> Try it:
Please restate the data below word for word, omitting all images.

(Entries shown begins)

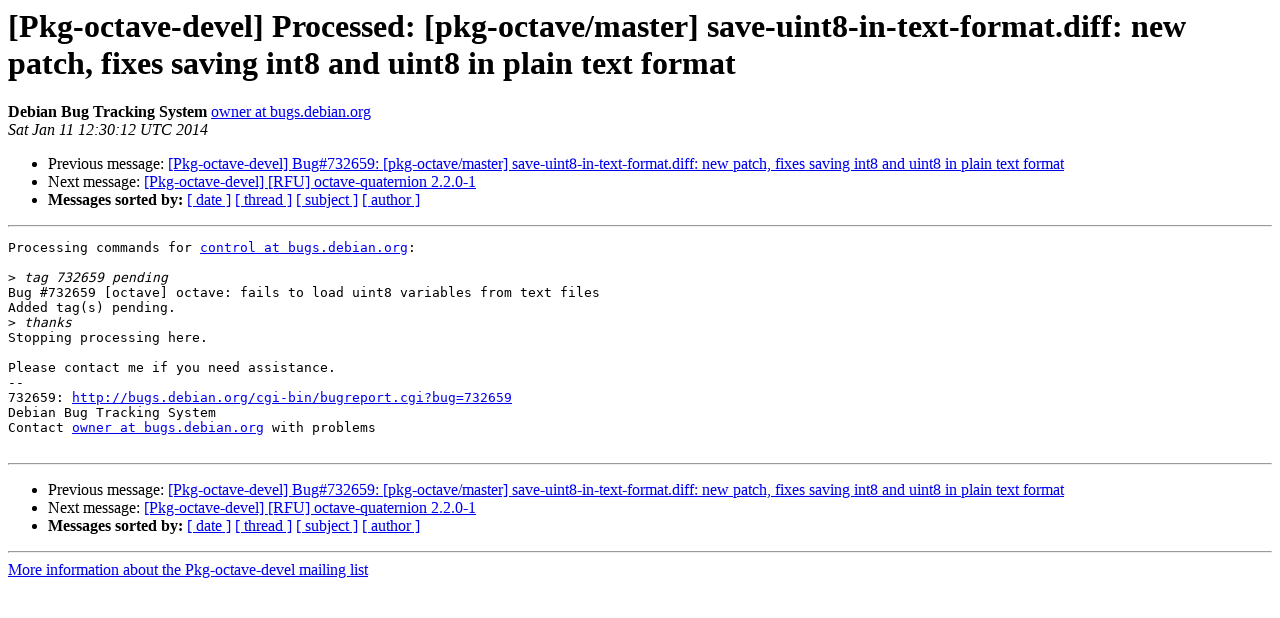

--- FILE ---
content_type: text/html
request_url: https://alioth-lists-archive.debian.net/pipermail/pkg-octave-devel/2014-January/010509.html
body_size: 1230
content:
<!DOCTYPE HTML PUBLIC "-//W3C//DTD HTML 4.01 Transitional//EN">
<HTML>
 <HEAD>
   <TITLE> [Pkg-octave-devel] Processed: [pkg-octave/master] save-uint8-in-text-format.diff: new patch, fixes saving int8 and uint8 in plain text format
   </TITLE>
   <LINK REL="Index" HREF="index.html" >
   <LINK REL="made" HREF="mailto:pkg-octave-devel%40lists.alioth.debian.org?Subject=Re%3A%20%5BPkg-octave-devel%5D%20Processed%3A%20%5Bpkg-octave/master%5D%0A%20save-uint8-in-text-format.diff%3A%20new%20patch%2C%0A%20fixes%20saving%20int8%20and%20uint8%20in%20plain%20text%20format&In-Reply-To=%3Chandler.s.C.138944331031973.transcript%40bugs.debian.org%3E">
   <META NAME="robots" CONTENT="index,nofollow">
   <style type="text/css">
       pre {
           white-space: pre-wrap;       /* css-2.1, curent FF, Opera, Safari */
           }
   </style>
   <META http-equiv="Content-Type" content="text/html; charset=us-ascii">
   <LINK REL="Previous"  HREF="010508.html">
   <LINK REL="Next"  HREF="010511.html">
 </HEAD>
 <BODY BGCOLOR="#ffffff">
   <H1>[Pkg-octave-devel] Processed: [pkg-octave/master] save-uint8-in-text-format.diff: new patch, fixes saving int8 and uint8 in plain text format</H1>
    <B>Debian Bug Tracking System</B> 
    <A HREF="mailto:pkg-octave-devel%40lists.alioth.debian.org?Subject=Re%3A%20%5BPkg-octave-devel%5D%20Processed%3A%20%5Bpkg-octave/master%5D%0A%20save-uint8-in-text-format.diff%3A%20new%20patch%2C%0A%20fixes%20saving%20int8%20and%20uint8%20in%20plain%20text%20format&In-Reply-To=%3Chandler.s.C.138944331031973.transcript%40bugs.debian.org%3E"
       TITLE="[Pkg-octave-devel] Processed: [pkg-octave/master] save-uint8-in-text-format.diff: new patch, fixes saving int8 and uint8 in plain text format">owner at bugs.debian.org
       </A><BR>
    <I>Sat Jan 11 12:30:12 UTC 2014</I>
    <P><UL>
        <LI>Previous message: <A HREF="010508.html">[Pkg-octave-devel] Bug#732659: [pkg-octave/master]	save-uint8-in-text-format.diff: new patch,	fixes saving int8 and uint8 in plain text format
</A></li>
        <LI>Next message: <A HREF="010511.html">[Pkg-octave-devel] [RFU] octave-quaternion 2.2.0-1
</A></li>
         <LI> <B>Messages sorted by:</B> 
              <a href="date.html#10509">[ date ]</a>
              <a href="thread.html#10509">[ thread ]</a>
              <a href="subject.html#10509">[ subject ]</a>
              <a href="author.html#10509">[ author ]</a>
         </LI>
       </UL>
    <HR>  
<!--beginarticle-->
<PRE>Processing commands for <A HREF="http://lists.alioth.debian.org/cgi-bin/mailman/listinfo/pkg-octave-devel">control at bugs.debian.org</A>:

&gt;<i> tag 732659 pending
</I>Bug #732659 [octave] octave: fails to load uint8 variables from text files
Added tag(s) pending.
&gt;<i> thanks
</I>Stopping processing here.

Please contact me if you need assistance.
-- 
732659: <A HREF="http://bugs.debian.org/cgi-bin/bugreport.cgi?bug=732659">http://bugs.debian.org/cgi-bin/bugreport.cgi?bug=732659</A>
Debian Bug Tracking System
Contact <A HREF="http://lists.alioth.debian.org/cgi-bin/mailman/listinfo/pkg-octave-devel">owner at bugs.debian.org</A> with problems

</PRE>







<!--endarticle-->
    <HR>
    <P><UL>
        <!--threads-->
	<LI>Previous message: <A HREF="010508.html">[Pkg-octave-devel] Bug#732659: [pkg-octave/master]	save-uint8-in-text-format.diff: new patch,	fixes saving int8 and uint8 in plain text format
</A></li>
	<LI>Next message: <A HREF="010511.html">[Pkg-octave-devel] [RFU] octave-quaternion 2.2.0-1
</A></li>
         <LI> <B>Messages sorted by:</B> 
              <a href="date.html#10509">[ date ]</a>
              <a href="thread.html#10509">[ thread ]</a>
              <a href="subject.html#10509">[ subject ]</a>
              <a href="author.html#10509">[ author ]</a>
         </LI>
       </UL>

<hr>
<a href="http://lists.alioth.debian.org/cgi-bin/mailman/listinfo/pkg-octave-devel">More information about the Pkg-octave-devel
mailing list</a><br>
</body></html>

(Entries shown ends)

> Output of the task:
--- FILE ---
content_type: text/html
request_url: https://alioth-lists-archive.debian.net/pipermail/pkg-octave-devel/2014-January/010509.html
body_size: 1230
content:
<!DOCTYPE HTML PUBLIC "-//W3C//DTD HTML 4.01 Transitional//EN">
<HTML>
 <HEAD>
   <TITLE> [Pkg-octave-devel] Processed: [pkg-octave/master] save-uint8-in-text-format.diff: new patch, fixes saving int8 and uint8 in plain text format
   </TITLE>
   <LINK REL="Index" HREF="index.html" >
   <LINK REL="made" HREF="mailto:pkg-octave-devel%40lists.alioth.debian.org?Subject=Re%3A%20%5BPkg-octave-devel%5D%20Processed%3A%20%5Bpkg-octave/master%5D%0A%20save-uint8-in-text-format.diff%3A%20new%20patch%2C%0A%20fixes%20saving%20int8%20and%20uint8%20in%20plain%20text%20format&In-Reply-To=%3Chandler.s.C.138944331031973.transcript%40bugs.debian.org%3E">
   <META NAME="robots" CONTENT="index,nofollow">
   <style type="text/css">
       pre {
           white-space: pre-wrap;       /* css-2.1, curent FF, Opera, Safari */
           }
   </style>
   <META http-equiv="Content-Type" content="text/html; charset=us-ascii">
   <LINK REL="Previous"  HREF="010508.html">
   <LINK REL="Next"  HREF="010511.html">
 </HEAD>
 <BODY BGCOLOR="#ffffff">
   <H1>[Pkg-octave-devel] Processed: [pkg-octave/master] save-uint8-in-text-format.diff: new patch, fixes saving int8 and uint8 in plain text format</H1>
    <B>Debian Bug Tracking System</B> 
    <A HREF="mailto:pkg-octave-devel%40lists.alioth.debian.org?Subject=Re%3A%20%5BPkg-octave-devel%5D%20Processed%3A%20%5Bpkg-octave/master%5D%0A%20save-uint8-in-text-format.diff%3A%20new%20patch%2C%0A%20fixes%20saving%20int8%20and%20uint8%20in%20plain%20text%20format&In-Reply-To=%3Chandler.s.C.138944331031973.transcript%40bugs.debian.org%3E"
       TITLE="[Pkg-octave-devel] Processed: [pkg-octave/master] save-uint8-in-text-format.diff: new patch, fixes saving int8 and uint8 in plain text format">owner at bugs.debian.org
       </A><BR>
    <I>Sat Jan 11 12:30:12 UTC 2014</I>
    <P><UL>
        <LI>Previous message: <A HREF="010508.html">[Pkg-octave-devel] Bug#732659: [pkg-octave/master]	save-uint8-in-text-format.diff: new patch,	fixes saving int8 and uint8 in plain text format
</A></li>
        <LI>Next message: <A HREF="010511.html">[Pkg-octave-devel] [RFU] octave-quaternion 2.2.0-1
</A></li>
         <LI> <B>Messages sorted by:</B> 
              <a href="date.html#10509">[ date ]</a>
              <a href="thread.html#10509">[ thread ]</a>
              <a href="subject.html#10509">[ subject ]</a>
              <a href="author.html#10509">[ author ]</a>
         </LI>
       </UL>
    <HR>  
<!--beginarticle-->
<PRE>Processing commands for <A HREF="http://lists.alioth.debian.org/cgi-bin/mailman/listinfo/pkg-octave-devel">control at bugs.debian.org</A>:

&gt;<i> tag 732659 pending
</I>Bug #732659 [octave] octave: fails to load uint8 variables from text files
Added tag(s) pending.
&gt;<i> thanks
</I>Stopping processing here.

Please contact me if you need assistance.
-- 
732659: <A HREF="http://bugs.debian.org/cgi-bin/bugreport.cgi?bug=732659">http://bugs.debian.org/cgi-bin/bugreport.cgi?bug=732659</A>
Debian Bug Tracking System
Contact <A HREF="http://lists.alioth.debian.org/cgi-bin/mailman/listinfo/pkg-octave-devel">owner at bugs.debian.org</A> with problems

</PRE>







<!--endarticle-->
    <HR>
    <P><UL>
        <!--threads-->
	<LI>Previous message: <A HREF="010508.html">[Pkg-octave-devel] Bug#732659: [pkg-octave/master]	save-uint8-in-text-format.diff: new patch,	fixes saving int8 and uint8 in plain text format
</A></li>
	<LI>Next message: <A HREF="010511.html">[Pkg-octave-devel] [RFU] octave-quaternion 2.2.0-1
</A></li>
         <LI> <B>Messages sorted by:</B> 
              <a href="date.html#10509">[ date ]</a>
              <a href="thread.html#10509">[ thread ]</a>
              <a href="subject.html#10509">[ subject ]</a>
              <a href="author.html#10509">[ author ]</a>
         </LI>
       </UL>

<hr>
<a href="http://lists.alioth.debian.org/cgi-bin/mailman/listinfo/pkg-octave-devel">More information about the Pkg-octave-devel
mailing list</a><br>
</body></html>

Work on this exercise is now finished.